══ TESTO RIPORTATO ══

Il 28 febbraio 2008, al termine di lunghi
e difficili negoziati, il Governo e
l’ODM raggiunsero l’intesa politica, sottoscritta dal Presidente Kibaki,
dal leader dell’opposizione Odinga, da Kofi Annan e, in veste di
Presidente di turno dell’UA, dal Presidente tanzaniano Jakaya Kikwetwe.
L’accordo – se si esclude la richiesta di nuove elezioni – accoglieva in buona
parte le rivendicazioni dell’ODM e, in particolare, istituiva la carica di Primo Ministro (PM) con il
compito di coordinare e supervisionare
l’attività del Governo.
L’Accordo è stato
poi recepito nell’ordinamento keniota attraverso l’adozione di quattro leggi di attuazione[5], due delle quali – la legge di riforma
costituzionale per la creazione della carica di Primo Ministro ed il National Reconciliation Accord del 28
febbraio – furono approvate all’unanimità il 19 marzo 2008. Nel marzo 2008 fu
anche nominata la Commissione d’inchiesta (cd. Commissione Waki) sulle violenze post elettorali.
Tra i primi risultati della mediazione vi fu l’istituzione della “Truth,
Justice and Reconciliation Commission” (TJRC), operativa dal luglio 2009,
col compito di raccogliere testimonianze in relazione alle violenze
post-elettorali e favorire una riconciliazione tra i diversi gruppi etnici del
Paese. Venne inoltre creato un Comitato
di Revisione Elettorale Indipendente, finalizzato ad investigare
specificamente e con maggiore neutralità sui vari aspetti delle elezioni
Presidenziali.
Dopo alcuni
ritardi, il 13 aprile 2008 è stato
istituito il nuovo Governo di Unità
Nazionale, compagine da molti ritenuta troppo numerosa (e costosa).

═══
══ DATI FORNITI ══

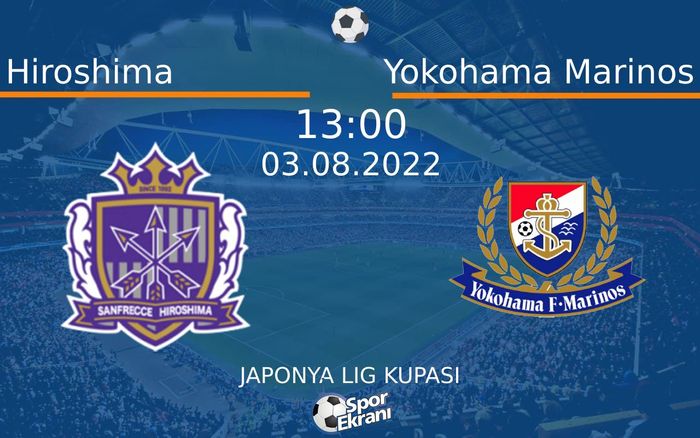 03 Ağustos 2022 Hiroshima vs Yokohama Marinos maçı Hangi Kanalda Saat Kaçta Yayınlanacak? 03 Ağustos 2022 Hiroshima vs Yokohama Marinos maçı Hangi Kanalda Saat Kaçta Yayınlanacak?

═══

CONSEGNA
In base al testo riportato, spiega in una o due frasi per quale scopo venne istituita la “Truth, Justice and Reconciliation Commission”.

RISPOSTA
La commissione, operativa dal luglio 2009, fu istituita per raccogliere testimonianze sulle violenze post-elettorali. Doveva inoltre favorire una riconciliazione tra i diversi gruppi etnici del Paese.